Kongreye yaptığı 2,5 sayfalık konuşmadan bölümler aktaracağım sizlere,

“Sayın Başbakan, değerli kongre üyeleri, sevimli Türk Kardeşlerimiz; zor durum içinde, saldırmalar içinde yaşayan, Azerbaycan’a bağlı Nahcıvan Özerk Cumhuriyetinin halkından sizlere, Türkiye’de olan kan kardeşlerimize, hararetli salamlarımızı sevgilerimizi sunarım.
Türkiye Hükümetenin davetiyle Nahcıvan Özerk Cumhuriyetinin heyeti bu kongrede bulunduğuna göre, ben teşekkürlerimi bildiriyorum.
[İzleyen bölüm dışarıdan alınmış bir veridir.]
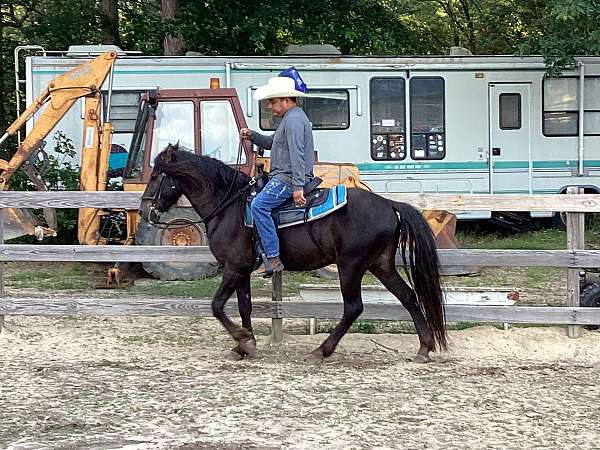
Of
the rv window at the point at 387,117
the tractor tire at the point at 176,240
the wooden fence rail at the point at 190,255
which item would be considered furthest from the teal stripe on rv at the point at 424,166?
the wooden fence rail at the point at 190,255

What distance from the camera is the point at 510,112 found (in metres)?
14.1

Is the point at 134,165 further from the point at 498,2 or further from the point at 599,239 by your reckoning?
the point at 498,2

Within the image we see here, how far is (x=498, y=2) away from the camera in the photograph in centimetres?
2048

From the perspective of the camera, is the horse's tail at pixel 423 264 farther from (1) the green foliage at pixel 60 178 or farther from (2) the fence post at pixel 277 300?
(1) the green foliage at pixel 60 178

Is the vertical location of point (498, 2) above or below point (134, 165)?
above

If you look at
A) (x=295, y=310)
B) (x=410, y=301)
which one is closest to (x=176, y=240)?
(x=295, y=310)

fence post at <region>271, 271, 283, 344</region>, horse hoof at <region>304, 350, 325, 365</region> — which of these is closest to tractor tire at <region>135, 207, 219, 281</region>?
fence post at <region>271, 271, 283, 344</region>

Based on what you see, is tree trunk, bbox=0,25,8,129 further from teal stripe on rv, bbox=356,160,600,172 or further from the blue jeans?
the blue jeans

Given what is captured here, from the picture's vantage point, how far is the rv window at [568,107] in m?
14.2

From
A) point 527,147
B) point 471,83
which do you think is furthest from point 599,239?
point 471,83

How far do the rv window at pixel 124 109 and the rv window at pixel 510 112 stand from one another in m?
5.92

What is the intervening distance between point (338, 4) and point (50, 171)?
7.59 meters

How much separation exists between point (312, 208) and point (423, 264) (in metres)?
0.94

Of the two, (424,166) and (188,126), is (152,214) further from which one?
(424,166)
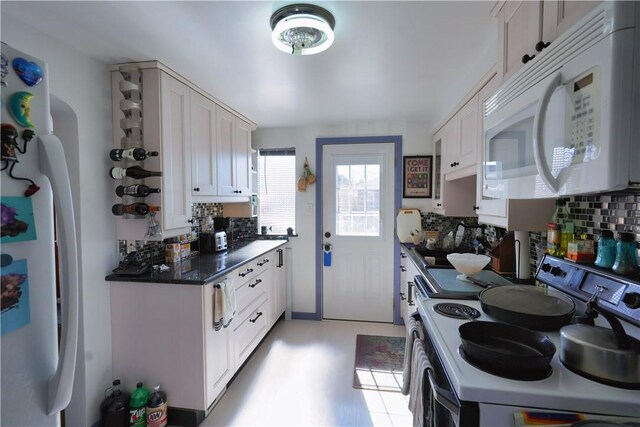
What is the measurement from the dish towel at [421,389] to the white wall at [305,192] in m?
2.27

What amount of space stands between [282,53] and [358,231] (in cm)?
215

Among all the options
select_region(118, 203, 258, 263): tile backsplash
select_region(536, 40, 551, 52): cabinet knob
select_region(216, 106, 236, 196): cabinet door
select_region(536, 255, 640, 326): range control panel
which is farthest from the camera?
select_region(216, 106, 236, 196): cabinet door

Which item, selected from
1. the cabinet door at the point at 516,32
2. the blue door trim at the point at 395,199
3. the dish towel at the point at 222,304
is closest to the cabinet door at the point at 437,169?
the blue door trim at the point at 395,199

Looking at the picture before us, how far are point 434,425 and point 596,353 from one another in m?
0.55

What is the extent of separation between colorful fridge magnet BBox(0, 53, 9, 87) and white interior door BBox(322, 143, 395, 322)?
108 inches

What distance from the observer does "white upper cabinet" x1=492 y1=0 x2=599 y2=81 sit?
2.87 ft

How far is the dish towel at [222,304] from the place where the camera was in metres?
1.85

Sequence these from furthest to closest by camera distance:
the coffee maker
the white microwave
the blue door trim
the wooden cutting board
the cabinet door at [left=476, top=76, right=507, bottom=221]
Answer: the blue door trim → the wooden cutting board → the coffee maker → the cabinet door at [left=476, top=76, right=507, bottom=221] → the white microwave

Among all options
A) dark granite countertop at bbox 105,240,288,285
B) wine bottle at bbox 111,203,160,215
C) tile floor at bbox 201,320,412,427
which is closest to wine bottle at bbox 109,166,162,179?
wine bottle at bbox 111,203,160,215

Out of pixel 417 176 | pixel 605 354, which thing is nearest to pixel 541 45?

Ve çok mutlu olduğumuzu söylüyorum.

Aynı bir soy, kökten olmamız, aynı halka mensup olmamız, aynı dine, aynı dile mensup olmamız, bunların hepsinin esaslı olduğunu bildiriyor ve bir de Türkiye bütün Türk devlerinden, bütün Türk halklarından, bütün Müselman halklarından, hapsinden daha da ileri gitmiş bir ülke, daha da modernleşmiş bir ülke; ona göre de biz bu modeli esas alıp bunun üzerinde gitmeliyiz, yeni modeller arayıp vaktimizi yitirmemeliyiz. Emin olmanızı istiyorum ki, Nahcıvan Özerk Cumhuriyeti, bu yolla gelecektir.

Nahcıvan şimdi ablukadadır, demiryolu işlemiyor, yanacak yanmıyor, gıda maddeleri gelmiyor, Bizim 2 günlük un ihtiyacımız kalmıştır. Ancak biz hiç de telaş etmedik, perişan değiliz, Çünkü bizim yanımız da , bizimle birlikte Türkiye durur, Türk dünyası durmaktadır ve ben emin olduğumu bildirmek istiyorum ki , karşımız da olan 100 illik Türk halklarını birleştirecek, Türk halkalarının olacaktır.
Bir daha size saygılarımı, sevgilerimi bildiririm. Bütün Türk kardeşlerime teşekkürlerimi bildiririm sağ olun.”

Haydar Aliyev 1992 deki ziyaretinde, her ülkeye ziyaret yaptığında olduğu gibi yine İzmir’de yaşayan Azerbaycanlılarla görüş geçirdi. Onların sorunlarını dinledi, onlara öğüt verdi.
1992 yılında İzmirde faaliyette olan Azerbaycan Dostluk Kültür ve Sanat Derneğini ziyaret eden Aliyev, İzmir’de iki Azerbaycan derneğinin olmasından duyduğu üzüntüyü bildirdi.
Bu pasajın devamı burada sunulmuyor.